J.C. : Le groupe semble se détruire lui-même. Quelle était l’influence du monde extérieur sur ces collèges populaires ?

P.B. : Ce groupe et ce mouvement ont eu l’occasion de mettre en œuvre une démocratie très développée. Au début, ils votent très librement même quand ils s’agit de refuser quelque chose qui vient d’en haut. Mais le deuxième vote qui apparaît dans le film est manipulé. J’ai voulu montrer comment pouvait évoluer un groupe, de l’esprit communautaire à la manipulation. Le premier procès en Hongrie, avant même le procès de Rajk, a concerné les collèges populaires. Je ne le montre pas dans le film, mais on y voit les premières déformations apparues à l’époque.

J.C. : Les jeunes chantent beaucoup.

P.B. : C’était notre façon de vivre : nous chantions toujours. C’est la même chose dans le film de Miklós Jancsó, Les Sans-espoirs. Que nous soyons joyeux ou déprimés, notre expression était le chant. Ce n’est pas un choix formel du film, c’est du réalisme.

J.C. : Pensez-vous, avec le recul, que cette forme de vie toute entière collective vous a empêché d’avoir un jugement personnel à l’époque ?

P.B. : Non. C’est très subjectif, mais cette période de ma vie fut la plus heureuse, la plus claire, la plus sincère. Je ne la critique pas, j’en garde un souvenir à la fois attendri et amer.

J.C. : Le film insiste sur l’aspect amer de cette expérience.

P.B. : Vous avez raison. C’est peut-être un défaut du film, la première partie n’est pas aussi tendre qu’elle devait l’être par rapport à l’amertume de la fin.

J.C. : Certaines images, certaines séquences peuvent être perçues comme très symboliques. Je pense au suicide de la fille dans le fer en fusion.

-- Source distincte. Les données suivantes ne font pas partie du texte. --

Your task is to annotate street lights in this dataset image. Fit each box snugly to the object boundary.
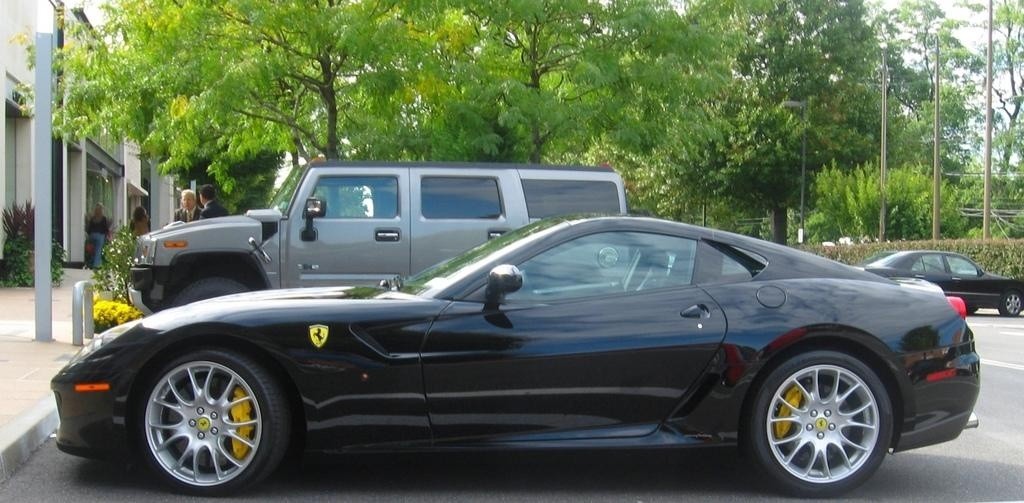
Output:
[931,23,942,239]
[878,42,894,241]
[783,99,808,242]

P.B. : Les dernières séquences sont très symboliques de l’évolution qui se faisait jour à l’époque. L’industrialisation socialiste fut une expérience douloureuse dont nous avons beaucoup souffert. Je n’aime pas beaucoup les symboles et je ne voulais pas en utiliser. Je crois qu’un bon film doit avoir un sens qui vient de choses très concrètes. C’est le public, qui, à partir de ça, découvre le sens. La dernière image, le garçon qui part avec le bébé, évoque une note d’espoir, un besoin de survie. Tout le monde n’est pas englouti dans cette expérience.

J.C. : Votre style réaliste tranche avec les tendances symbolistes ou poétiques de certains cinéastes hongrois.

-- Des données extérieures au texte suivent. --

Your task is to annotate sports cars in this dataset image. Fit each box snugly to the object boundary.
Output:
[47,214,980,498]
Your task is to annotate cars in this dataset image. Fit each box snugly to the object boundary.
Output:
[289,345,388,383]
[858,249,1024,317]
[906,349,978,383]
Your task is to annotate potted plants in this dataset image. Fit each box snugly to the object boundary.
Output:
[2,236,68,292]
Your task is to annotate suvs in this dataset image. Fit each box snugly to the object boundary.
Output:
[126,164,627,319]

P.B. : Je suis très conservateur dans mon réalisme. Je ne suis pas du tout théoricien, l’esthétique n’est pas mon fort non plus. Je suis incapable d’analyser mes films en termes de théorie. Je me sens très proche de la réalité, ce qui m’amène à choisir des histoires que le public peut comprendre, dans lesquelles, il peut s’identifier. Je veux faire des films qui ne soient pas intellectuels, mais qui soient proches du public. C’est peut-être très traditionnaliste, mais c’est comme ça que je vois les choses.
J’ai eu la même formation que Miklós Jancsó, László Kovács et d’autres. Nous étions dans le même collège populaire, dans la même chambre. Miklós Jancsó, a créé un style très particulier que j’envie beaucoup, mais ce n’est pas mon style. Je n’ai pas trouvé le même génie du cinéma que lui, même si parfois il est prisonnier du langage qu’il a inventé. Je suis très tolérant en matière de cinéma.
J’admire ceux qui utilisent la poésie, mais moi, je suis un vieux réaliste.

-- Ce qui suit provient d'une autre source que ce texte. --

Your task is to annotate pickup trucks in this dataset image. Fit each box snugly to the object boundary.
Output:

Propos recueillis par Bernard Nave
Pesaro, juin 1982
Jeune Cinéma n°147, décembre 1982-janvier 1983

1. Le Témoin (A tanú), réalisé en 1969, qui évoque les événements de 1956, a été censuré pendant dix ans. Le film a été sélectionné au Festival de Cannes 1981, dans la section Un certain regard.


Avant-hier (Tegnapelött). Réal Peter Bacso ; ph : Tamás Andor ; mont : Mihály Morell ; mu : György Vukán ; dec : Mária Statter ; cost : Erzsébet Mialkovszky. Int : Eva Igo, Gyorgy Dorner, Tamas Toth, Karoly Nemecsak, Marianna Moor (Hongrie, 1981, 113 mn).